In a large-scale retrospective study of 1868 patients with CRC, Kim et al39 demonstrated a PLR AUC of 0.556, with a mean PLR of 200.17 ± 168.96 and a cut-off of 160. Interestingly, the prognosis based on NLR and PLR differed depending on the stage of the cancer. In contrast, the OS and DFS of patients with stage I and II CRC did not differ significantly depending on NLR and PLR, as compared to patients with stage III and IV CRC. The performed regression analysis showed that high PLR (≥ 160), as well as NLR ≥3.0 were independent risk factors predicting poor long-term outcomes in patients with more advanced CRC (stage III and IV) than in patients with stage I and II CRC.
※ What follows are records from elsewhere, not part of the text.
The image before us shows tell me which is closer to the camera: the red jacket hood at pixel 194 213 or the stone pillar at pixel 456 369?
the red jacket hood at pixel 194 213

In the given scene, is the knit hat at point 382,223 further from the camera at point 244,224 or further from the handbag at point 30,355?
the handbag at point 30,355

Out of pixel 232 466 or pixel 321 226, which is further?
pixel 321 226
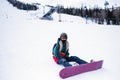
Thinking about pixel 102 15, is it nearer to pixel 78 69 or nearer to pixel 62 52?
pixel 62 52

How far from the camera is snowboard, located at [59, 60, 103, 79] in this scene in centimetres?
276

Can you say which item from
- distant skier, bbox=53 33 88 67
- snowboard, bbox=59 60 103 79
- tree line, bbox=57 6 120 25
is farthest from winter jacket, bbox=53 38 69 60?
tree line, bbox=57 6 120 25

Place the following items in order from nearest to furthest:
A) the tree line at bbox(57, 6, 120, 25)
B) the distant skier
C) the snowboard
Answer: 1. the snowboard
2. the distant skier
3. the tree line at bbox(57, 6, 120, 25)

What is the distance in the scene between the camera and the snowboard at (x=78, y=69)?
9.06 ft

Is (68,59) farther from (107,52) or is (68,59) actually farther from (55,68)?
(107,52)

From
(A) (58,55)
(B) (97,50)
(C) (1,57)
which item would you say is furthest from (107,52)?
(C) (1,57)

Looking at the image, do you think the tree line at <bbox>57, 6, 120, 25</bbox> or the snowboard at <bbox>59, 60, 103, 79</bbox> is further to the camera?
the tree line at <bbox>57, 6, 120, 25</bbox>

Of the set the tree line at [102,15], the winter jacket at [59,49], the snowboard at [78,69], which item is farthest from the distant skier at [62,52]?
the tree line at [102,15]

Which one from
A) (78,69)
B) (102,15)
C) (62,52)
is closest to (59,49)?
(62,52)

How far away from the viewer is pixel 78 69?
114 inches

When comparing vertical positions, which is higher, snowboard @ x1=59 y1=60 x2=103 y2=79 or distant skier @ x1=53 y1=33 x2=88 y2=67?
distant skier @ x1=53 y1=33 x2=88 y2=67

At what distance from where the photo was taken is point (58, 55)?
337 cm

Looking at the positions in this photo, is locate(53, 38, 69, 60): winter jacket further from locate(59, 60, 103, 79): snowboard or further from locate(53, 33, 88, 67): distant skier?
locate(59, 60, 103, 79): snowboard

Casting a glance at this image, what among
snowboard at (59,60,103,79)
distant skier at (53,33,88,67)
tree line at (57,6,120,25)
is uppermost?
tree line at (57,6,120,25)
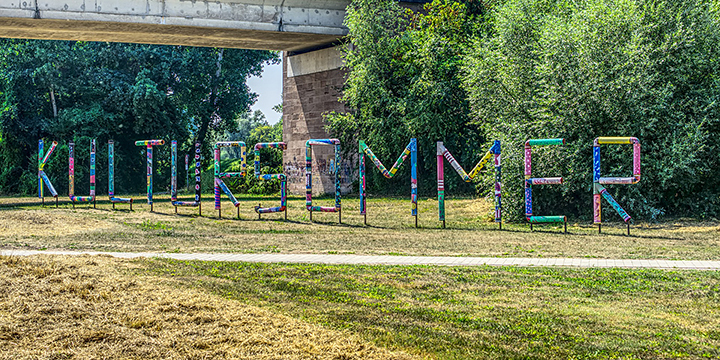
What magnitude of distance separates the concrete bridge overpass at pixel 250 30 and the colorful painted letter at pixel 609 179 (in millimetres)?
16017

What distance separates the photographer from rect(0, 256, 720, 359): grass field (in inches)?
222

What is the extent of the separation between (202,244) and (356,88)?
644 inches

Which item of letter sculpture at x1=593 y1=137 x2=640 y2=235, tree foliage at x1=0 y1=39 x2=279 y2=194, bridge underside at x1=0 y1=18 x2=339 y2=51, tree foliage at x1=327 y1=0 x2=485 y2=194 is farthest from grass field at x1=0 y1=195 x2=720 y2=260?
tree foliage at x1=0 y1=39 x2=279 y2=194

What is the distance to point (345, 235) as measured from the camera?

Jia et al in the univariate analysis indicating that PLR, but not NLR, was related to OS and DFS in CRC patients. Also, high PLR (>154.31) may be of prognostic relevance in CRC patients receiving NAC (neoadjuvant chemotherapy).57
Similar results were obtained by Xia et al58 AUC = 0.64, with a cut-off value of 140. Patients with stage T1–2 rectal cancer with high PLR (≥ 140) had a significantly worse 3-year OS rate than patients with low-low PLR (≤140) (p = 0.001).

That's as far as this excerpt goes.